Our system is IO bound system.We have so many instance where io % goes beyond 100% in IO heatmap.Can somebody help we to tune this system.Where to start.Is dbql totalIO count is column i can consider and if this is high mean query has taken high IO and needs tuning.What is considered hih in a 4 node system.Is it 100000bytes?Please guide
TotalIOCount is "logical" requests. I would focus on ReqPhysIOKB and ReqPhysIO.
And even on an I/O bound system, tuning for CPU usage can be valuable. (Generally, doing more I/O results in an increase in CPU as well.)
Thank you so much for the reply Fred..So here is what i see for 2 of main users
username ReqPhysIOKB ReqPhysIO
SHAHSAI 4,983,797,636.00 11,534,642.00
SMITHJ7 4,719,400,788.00 6,714,072.00
What is significance of these columns.Looks similar but not able to relate numbers
If I want to have an alert check to catch users and send mail for tuning who using high IO what should be alert in viewpoint,what should be IO threshold.
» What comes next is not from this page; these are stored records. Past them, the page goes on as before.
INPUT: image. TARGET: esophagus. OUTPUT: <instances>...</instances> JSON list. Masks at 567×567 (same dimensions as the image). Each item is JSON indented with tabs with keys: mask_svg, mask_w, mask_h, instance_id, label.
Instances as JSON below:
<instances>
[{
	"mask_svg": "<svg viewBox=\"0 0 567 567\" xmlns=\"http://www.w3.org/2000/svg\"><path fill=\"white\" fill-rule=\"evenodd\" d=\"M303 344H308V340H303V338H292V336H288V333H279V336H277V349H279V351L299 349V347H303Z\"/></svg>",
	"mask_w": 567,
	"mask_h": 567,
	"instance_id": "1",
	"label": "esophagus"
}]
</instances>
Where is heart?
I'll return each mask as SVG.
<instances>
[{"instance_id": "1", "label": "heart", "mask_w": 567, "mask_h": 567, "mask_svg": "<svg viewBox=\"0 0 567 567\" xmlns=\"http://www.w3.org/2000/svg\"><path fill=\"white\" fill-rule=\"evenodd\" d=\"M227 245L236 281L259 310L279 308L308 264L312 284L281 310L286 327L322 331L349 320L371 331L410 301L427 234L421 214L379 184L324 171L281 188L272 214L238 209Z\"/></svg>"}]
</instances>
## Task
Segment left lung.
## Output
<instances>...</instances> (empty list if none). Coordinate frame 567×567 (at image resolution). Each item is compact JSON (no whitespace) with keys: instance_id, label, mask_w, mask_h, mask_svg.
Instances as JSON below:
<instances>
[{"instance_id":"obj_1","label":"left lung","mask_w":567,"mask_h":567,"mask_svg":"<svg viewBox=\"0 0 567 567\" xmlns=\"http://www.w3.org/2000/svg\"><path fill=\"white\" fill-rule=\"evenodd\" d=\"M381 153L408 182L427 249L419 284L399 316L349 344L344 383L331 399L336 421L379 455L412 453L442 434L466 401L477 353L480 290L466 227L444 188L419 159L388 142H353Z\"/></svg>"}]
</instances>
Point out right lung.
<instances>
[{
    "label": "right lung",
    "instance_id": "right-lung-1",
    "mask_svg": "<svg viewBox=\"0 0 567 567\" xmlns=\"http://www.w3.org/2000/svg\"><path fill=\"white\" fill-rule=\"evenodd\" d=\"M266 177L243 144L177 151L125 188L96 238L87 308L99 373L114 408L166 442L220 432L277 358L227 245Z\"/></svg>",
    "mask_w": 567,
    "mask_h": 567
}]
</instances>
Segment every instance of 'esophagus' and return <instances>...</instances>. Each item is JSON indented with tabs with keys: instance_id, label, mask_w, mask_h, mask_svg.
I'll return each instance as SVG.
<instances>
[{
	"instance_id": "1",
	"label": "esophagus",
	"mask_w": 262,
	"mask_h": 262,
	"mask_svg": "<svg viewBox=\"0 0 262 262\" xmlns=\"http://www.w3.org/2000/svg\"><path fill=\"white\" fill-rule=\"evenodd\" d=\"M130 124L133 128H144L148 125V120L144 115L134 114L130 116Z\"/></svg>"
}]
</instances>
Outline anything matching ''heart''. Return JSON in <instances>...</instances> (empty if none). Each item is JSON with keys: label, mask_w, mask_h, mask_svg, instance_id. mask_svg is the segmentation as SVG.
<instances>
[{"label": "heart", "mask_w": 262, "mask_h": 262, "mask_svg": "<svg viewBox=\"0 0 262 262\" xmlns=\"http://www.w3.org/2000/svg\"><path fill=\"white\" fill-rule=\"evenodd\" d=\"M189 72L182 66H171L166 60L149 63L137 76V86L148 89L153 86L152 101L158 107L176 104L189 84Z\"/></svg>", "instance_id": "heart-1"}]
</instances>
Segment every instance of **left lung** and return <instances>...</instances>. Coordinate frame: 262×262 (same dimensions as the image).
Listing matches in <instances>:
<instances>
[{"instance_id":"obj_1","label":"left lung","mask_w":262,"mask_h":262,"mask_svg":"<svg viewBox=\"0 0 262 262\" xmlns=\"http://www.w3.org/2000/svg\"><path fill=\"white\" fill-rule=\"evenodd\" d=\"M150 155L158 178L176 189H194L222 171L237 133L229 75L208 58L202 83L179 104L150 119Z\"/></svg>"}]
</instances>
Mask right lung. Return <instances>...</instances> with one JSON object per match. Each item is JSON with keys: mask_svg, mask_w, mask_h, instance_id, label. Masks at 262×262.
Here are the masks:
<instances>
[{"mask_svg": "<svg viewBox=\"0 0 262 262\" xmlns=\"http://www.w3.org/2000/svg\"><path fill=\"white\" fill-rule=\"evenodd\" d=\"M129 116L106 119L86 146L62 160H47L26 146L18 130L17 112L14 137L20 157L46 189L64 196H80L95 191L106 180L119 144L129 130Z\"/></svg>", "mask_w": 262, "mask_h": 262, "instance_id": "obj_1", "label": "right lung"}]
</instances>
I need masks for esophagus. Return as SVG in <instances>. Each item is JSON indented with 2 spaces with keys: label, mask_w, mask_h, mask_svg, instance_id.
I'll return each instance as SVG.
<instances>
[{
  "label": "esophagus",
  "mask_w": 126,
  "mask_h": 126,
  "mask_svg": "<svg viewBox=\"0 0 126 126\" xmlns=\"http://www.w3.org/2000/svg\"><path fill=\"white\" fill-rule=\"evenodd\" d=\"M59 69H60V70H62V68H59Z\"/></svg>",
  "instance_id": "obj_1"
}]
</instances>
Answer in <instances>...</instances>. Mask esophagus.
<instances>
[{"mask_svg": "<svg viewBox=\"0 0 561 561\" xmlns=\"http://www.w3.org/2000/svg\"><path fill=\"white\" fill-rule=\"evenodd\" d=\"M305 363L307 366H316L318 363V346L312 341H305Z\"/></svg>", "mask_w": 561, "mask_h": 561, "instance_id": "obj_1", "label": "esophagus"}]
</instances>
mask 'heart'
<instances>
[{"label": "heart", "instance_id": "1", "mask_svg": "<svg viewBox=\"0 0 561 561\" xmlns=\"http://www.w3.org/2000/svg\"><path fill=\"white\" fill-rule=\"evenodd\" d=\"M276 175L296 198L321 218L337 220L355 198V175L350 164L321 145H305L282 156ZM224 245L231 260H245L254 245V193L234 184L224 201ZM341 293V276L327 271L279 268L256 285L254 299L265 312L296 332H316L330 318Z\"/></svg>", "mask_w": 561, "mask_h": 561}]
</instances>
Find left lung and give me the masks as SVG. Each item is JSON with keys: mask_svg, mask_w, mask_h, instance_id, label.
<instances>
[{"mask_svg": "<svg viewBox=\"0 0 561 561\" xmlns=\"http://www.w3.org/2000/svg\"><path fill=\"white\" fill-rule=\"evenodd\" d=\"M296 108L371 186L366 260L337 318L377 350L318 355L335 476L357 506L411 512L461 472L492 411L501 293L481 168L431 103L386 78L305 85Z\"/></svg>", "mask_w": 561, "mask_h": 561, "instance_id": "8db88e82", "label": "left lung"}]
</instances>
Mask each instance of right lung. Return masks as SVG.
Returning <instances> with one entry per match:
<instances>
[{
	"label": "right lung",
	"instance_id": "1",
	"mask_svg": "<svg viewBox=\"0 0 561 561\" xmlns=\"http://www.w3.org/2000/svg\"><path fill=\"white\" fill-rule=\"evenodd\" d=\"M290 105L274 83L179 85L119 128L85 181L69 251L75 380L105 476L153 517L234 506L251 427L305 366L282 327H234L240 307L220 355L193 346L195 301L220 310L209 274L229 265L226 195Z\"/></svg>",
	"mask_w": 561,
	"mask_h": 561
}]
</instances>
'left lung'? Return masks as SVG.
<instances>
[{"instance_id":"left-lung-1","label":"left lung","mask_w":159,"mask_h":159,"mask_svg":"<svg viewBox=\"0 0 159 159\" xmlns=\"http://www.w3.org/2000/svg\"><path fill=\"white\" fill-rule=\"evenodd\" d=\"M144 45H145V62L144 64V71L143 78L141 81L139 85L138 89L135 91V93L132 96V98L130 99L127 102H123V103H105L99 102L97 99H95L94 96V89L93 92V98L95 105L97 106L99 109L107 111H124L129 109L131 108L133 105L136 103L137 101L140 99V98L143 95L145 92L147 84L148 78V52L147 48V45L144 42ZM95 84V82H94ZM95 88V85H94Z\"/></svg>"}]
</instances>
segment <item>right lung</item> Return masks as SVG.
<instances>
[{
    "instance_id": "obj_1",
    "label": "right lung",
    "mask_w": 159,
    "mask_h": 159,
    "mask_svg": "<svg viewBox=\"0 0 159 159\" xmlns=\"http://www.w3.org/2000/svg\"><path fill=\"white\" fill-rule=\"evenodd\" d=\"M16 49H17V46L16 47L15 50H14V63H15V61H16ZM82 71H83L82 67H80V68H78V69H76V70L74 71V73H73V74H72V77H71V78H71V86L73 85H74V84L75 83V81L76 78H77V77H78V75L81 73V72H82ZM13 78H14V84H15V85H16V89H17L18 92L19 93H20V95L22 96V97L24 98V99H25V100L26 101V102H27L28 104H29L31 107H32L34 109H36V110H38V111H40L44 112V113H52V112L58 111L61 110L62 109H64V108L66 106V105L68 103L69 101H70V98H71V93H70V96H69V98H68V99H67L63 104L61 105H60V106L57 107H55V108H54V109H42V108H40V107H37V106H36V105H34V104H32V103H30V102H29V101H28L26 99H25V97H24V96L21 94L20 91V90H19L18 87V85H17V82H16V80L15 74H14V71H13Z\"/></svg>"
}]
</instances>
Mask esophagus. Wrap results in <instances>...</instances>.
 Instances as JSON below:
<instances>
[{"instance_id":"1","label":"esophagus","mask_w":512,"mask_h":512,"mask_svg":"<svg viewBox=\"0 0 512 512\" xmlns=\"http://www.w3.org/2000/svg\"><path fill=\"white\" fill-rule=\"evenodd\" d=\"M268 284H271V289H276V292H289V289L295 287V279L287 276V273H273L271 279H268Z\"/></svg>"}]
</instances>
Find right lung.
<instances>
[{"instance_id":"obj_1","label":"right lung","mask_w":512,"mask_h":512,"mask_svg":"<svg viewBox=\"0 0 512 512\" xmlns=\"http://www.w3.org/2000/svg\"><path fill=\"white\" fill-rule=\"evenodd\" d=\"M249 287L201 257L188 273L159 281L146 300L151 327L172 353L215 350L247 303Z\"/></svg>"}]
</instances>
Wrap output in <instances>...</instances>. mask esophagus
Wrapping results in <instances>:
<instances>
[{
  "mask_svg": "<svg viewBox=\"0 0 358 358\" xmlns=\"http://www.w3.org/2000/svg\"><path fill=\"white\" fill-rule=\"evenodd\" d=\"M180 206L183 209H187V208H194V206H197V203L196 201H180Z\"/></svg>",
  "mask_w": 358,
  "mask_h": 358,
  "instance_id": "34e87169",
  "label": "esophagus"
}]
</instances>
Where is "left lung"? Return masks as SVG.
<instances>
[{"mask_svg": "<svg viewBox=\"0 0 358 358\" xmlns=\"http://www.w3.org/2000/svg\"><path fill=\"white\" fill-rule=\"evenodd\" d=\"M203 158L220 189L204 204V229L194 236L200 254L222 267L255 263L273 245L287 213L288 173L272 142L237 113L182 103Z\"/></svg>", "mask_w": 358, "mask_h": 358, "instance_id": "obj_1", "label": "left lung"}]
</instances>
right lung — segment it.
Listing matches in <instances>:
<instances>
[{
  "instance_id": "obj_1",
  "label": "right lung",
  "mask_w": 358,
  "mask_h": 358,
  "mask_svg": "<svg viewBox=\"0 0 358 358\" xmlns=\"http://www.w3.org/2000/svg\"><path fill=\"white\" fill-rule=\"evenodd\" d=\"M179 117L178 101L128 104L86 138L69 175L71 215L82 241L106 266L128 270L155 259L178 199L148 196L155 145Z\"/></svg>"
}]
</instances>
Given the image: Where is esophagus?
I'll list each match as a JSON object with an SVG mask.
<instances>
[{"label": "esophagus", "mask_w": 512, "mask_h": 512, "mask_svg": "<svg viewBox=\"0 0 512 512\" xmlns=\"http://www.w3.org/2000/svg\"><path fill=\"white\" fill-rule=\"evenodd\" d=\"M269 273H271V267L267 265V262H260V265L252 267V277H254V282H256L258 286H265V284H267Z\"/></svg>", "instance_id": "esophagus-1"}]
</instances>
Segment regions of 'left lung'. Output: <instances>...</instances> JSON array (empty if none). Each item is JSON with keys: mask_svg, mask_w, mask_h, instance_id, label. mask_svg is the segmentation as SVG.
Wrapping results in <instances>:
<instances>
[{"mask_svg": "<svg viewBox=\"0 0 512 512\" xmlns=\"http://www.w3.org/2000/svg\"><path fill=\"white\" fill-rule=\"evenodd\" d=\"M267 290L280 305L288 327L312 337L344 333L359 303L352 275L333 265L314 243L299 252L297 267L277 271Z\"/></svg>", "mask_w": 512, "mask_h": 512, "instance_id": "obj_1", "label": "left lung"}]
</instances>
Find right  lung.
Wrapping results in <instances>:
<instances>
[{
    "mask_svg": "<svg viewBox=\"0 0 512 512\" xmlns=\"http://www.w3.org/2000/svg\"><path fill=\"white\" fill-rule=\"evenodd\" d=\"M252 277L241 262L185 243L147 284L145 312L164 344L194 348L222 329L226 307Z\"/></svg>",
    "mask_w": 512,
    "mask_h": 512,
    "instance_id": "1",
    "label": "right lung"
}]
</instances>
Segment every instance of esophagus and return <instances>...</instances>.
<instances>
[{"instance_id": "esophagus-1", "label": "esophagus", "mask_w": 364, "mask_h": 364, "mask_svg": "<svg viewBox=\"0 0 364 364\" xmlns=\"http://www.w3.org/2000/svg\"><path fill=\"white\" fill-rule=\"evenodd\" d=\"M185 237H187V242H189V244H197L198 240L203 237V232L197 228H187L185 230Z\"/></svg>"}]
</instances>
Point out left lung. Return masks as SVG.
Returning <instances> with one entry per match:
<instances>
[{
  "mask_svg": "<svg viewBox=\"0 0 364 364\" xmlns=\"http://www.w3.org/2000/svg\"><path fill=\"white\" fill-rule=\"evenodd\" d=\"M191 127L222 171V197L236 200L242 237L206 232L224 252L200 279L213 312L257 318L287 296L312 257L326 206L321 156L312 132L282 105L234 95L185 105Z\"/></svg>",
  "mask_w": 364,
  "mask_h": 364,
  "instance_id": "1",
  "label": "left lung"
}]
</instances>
So the second user made a lot fewer requests, but the data blocks read/written totaled nearly as many KB.
It's hard to give a specific threshold. Usually I would look at recent history and pick something that would have sent a "reasonable" number of alerts for action (depending on resources available for tuning), then consider lowering the threshold as the number of alerts declines noticeably.
so ReqPhysIO is number of requests for IO?
One user is showing ReqPhysIOKB as 50,014,220,016.00 so he took 50TB?How can it be..
we are 50TB capacity and 4 nodes,some guidelines might be there as such where to start and how.Please help
Yes. ReqPhysIO is the physical count and TotalIOCount is the logical count (some of which may have been satisfied by file system cache without physical I/O).
That I/O volume is not impossible. For example,if a query requires multiple large spool files, the I/O can add up very quickly.
Also note that even for direct access to a single row, you still have to read the whole block; and if even one byte changes you must rewrite the entire data block. Of course, if there are multiple accesses to a particular block for the same SQL request, the database can optimize to only read & write the block once. But high-volume single-row operations can be expensive. Using techniques such as row partitioning (PPI) and column partitioning can be useful in reducing the number of blocks that must be read or written for certain queries.
Maybe someone else has a guideline or calculation to offer.